# Jib practice?



## Peaceryder (Nov 21, 2011)

So, there's no snow in my town yet, but the mountains are nearby. Anyways, I'm getting into park riding, jibbing, what not and I was curious if I'm hurting my board by using a 4*4 fence post wrapped with a section of carpet? In the process of making a box and small rail for backyard practice once the snow comes, but was curious if the carpet or very solid wood post is hurting my board anymore than regular jibbing on a mountain.

Keep in mind I'm using an 11 year old Rozzy Nomad for the practice, lol. It will become my powder day only board this season. I bought a 2011 Ride Machete.

What are the possible surfaces I could use for my boxes? I know about plexi glass or lexan. Seen aluminum used before and puckboard seems to get used quite a bit too. I have all the access to wood I could want, but as for the other stuff for the surface of the box, I'm looking for cheap alternatives. I've thought about the PVC pipe along the top of the box too, although for that I'd like to get my hands on a large one in diameter, say a foot high, instead of putting a bunch together. 

Cheers!


----------



## slyder (Jan 18, 2010)

my practice beam is just wood and no damage what so ever to board. Most jib features at the mountain will beat up your board more than anything you make at home.

I would not use plexi glass it will break and is very sharp


----------



## Peaceryder (Nov 21, 2011)

slyder said:


> my practice beam is just wood and no damage what so ever to board.

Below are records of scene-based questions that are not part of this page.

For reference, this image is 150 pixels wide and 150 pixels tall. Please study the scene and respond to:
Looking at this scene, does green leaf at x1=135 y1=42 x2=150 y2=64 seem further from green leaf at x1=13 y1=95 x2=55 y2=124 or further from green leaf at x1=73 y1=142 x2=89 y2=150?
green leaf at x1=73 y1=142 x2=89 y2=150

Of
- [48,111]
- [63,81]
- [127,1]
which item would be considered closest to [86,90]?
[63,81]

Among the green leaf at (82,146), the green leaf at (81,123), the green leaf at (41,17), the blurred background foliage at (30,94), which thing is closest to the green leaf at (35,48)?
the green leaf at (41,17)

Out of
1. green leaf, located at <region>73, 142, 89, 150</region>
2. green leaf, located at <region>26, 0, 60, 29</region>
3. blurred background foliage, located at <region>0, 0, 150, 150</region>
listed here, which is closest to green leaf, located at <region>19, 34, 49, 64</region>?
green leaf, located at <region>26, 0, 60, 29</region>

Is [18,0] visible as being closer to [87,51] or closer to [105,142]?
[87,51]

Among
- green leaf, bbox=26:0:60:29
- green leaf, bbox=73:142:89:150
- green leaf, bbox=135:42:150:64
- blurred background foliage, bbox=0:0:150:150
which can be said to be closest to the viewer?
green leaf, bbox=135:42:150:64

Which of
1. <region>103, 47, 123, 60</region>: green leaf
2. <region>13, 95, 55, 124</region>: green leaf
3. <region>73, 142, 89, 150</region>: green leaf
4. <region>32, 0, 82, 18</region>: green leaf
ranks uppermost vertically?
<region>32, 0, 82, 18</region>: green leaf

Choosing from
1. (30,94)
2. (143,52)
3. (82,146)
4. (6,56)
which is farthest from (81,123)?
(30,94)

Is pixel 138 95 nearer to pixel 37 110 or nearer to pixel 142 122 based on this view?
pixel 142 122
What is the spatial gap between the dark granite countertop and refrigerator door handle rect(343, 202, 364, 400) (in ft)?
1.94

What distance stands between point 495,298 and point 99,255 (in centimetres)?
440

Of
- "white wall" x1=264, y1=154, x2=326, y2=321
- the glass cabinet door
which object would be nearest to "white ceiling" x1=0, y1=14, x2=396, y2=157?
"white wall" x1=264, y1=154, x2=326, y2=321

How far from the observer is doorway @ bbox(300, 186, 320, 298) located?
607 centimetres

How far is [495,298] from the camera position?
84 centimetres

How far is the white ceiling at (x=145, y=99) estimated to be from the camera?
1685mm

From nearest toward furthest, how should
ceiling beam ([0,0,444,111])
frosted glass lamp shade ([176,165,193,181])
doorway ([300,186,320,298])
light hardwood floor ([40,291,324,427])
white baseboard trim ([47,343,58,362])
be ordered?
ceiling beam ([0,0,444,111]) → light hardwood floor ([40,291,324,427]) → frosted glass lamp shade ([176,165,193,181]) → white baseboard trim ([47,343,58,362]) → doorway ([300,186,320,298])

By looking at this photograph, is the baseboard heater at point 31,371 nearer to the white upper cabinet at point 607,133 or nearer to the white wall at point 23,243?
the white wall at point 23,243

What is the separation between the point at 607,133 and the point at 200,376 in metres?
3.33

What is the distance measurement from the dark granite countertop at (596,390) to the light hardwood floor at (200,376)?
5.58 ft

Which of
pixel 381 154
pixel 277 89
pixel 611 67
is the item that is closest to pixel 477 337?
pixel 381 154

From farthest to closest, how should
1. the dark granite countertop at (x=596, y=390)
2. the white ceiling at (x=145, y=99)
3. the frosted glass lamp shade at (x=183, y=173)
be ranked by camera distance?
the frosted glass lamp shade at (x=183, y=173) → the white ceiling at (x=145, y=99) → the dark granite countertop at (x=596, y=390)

Most jib features at the mountain will beat up your board more than anything you make at home.
> 
> I would not use plexi glass it will break and is very sharp


Sweet, Cheers man!


----------



## [email protected] (Nov 23, 2011)

If you are going the pvc route instead use the black ribbed drain pipe a lot stringer and you can get it in bi diameters.


----------



## [email protected] (Nov 23, 2011)

Sorry it is stronger a.d bigger diameters


----------



## Peaceryder (Nov 21, 2011)

I just noticed people using turf for their boxes in the summertime. Is there anything wrong with doing this in the winter when there's snow or has anyone else tried this? Not sure how expensive turf is.


----------



## Peaceryder (Nov 21, 2011)

I gotta say this jibb practice is hard work or maybe my heats turned up to high, lol. Never really practiced but I'm doing my thing for like 10 minutes on a wood beam and sweat is ready to roll off my face. I'm in good shape too. Now I understand why 'park' riders always seem to be less dressed and how to respond to my previous thoughts of, 'aren't they freezing their arses off' with the simple statement, they're body temperature is a lot higher than many carving down the slopes. Takes more energy to jib than riding through three feet of powder all day from what I can tell.

This is my statement of respect to those park oriented guys from a lifetime Pow hound learning to appreciate more of the sport. Can't wait to actually get to the resort and try it out on snow! I suspect learning park makes you a much better rider when you hit the steeps anyways, so quite stoked about that too. Gonna be freakin rad to stoke it up on the mountain. ONE MORE WEEK!!!!!!!!!!!!


----------